Burns Court was constructed in 1925 and 1926, and
it is designated on the National Register of Historic Places.
Today, Burns Court includes an eclectic mix of homes, businesses and buildings.
The St. Petersburg Times has described Burns Court as “...an impeccably preserved block of small stucco homes built in 1925 and 1926 by Owen Burns, the developer who at one time owned 75 percent of Sarasota.” Also in 1925, Burns' company began the construction of Ca d'Zan, the mansion north of downtown where his friend, circus magnate John Ringling, would reside. The houses on Burns Court are decorated with architectural flourishes left over from that and other grand projects. Miami architect and town planner Andres Duany, the guru of New Urbanism, cited the short street known as Burns Court as an architectural precedent that should be emulated in any new construction.

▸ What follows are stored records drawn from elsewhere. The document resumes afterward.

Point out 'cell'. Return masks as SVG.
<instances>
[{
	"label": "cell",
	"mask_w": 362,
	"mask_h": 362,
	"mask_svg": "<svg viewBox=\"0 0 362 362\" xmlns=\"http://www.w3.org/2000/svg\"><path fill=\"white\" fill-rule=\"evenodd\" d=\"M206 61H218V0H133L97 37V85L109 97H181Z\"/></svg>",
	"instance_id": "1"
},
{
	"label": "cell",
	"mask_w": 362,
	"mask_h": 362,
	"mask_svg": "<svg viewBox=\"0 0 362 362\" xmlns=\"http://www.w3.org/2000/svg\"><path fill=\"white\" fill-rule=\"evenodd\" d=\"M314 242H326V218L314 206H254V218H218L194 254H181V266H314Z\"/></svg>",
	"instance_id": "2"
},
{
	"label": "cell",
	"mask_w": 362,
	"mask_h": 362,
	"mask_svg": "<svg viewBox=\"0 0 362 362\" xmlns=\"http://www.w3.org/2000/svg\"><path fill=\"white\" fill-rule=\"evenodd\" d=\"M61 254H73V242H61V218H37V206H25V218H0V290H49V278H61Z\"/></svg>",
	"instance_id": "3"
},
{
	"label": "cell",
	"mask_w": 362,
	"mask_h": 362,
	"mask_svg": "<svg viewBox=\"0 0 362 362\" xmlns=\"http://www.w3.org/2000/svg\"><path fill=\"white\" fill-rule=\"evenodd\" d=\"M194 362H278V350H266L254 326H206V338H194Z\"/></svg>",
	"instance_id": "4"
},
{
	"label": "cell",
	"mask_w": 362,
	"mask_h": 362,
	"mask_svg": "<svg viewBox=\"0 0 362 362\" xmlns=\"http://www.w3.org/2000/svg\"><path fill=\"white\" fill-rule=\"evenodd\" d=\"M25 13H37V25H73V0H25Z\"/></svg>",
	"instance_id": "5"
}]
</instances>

The Burns Court Historic District consists of fifteen concrete block and masonry construction, stucco-finished, Mediterranean Revival Style, one-story bungalows, each with its own one-car garage housed in nine original garage outbuildings. Burns Court was constructed from 1924 to 1925 by the prominent developer, Owen Burns, with designs by Thomas Reed Martin of Martin Studios of Sarasota. The dwellings are located on a “U” shaped vehicular access lane called “Burns Court” which is approached from the west side of the 400-block of South Pineapple Avenue. Burns Court was built as a co-operative subdivision.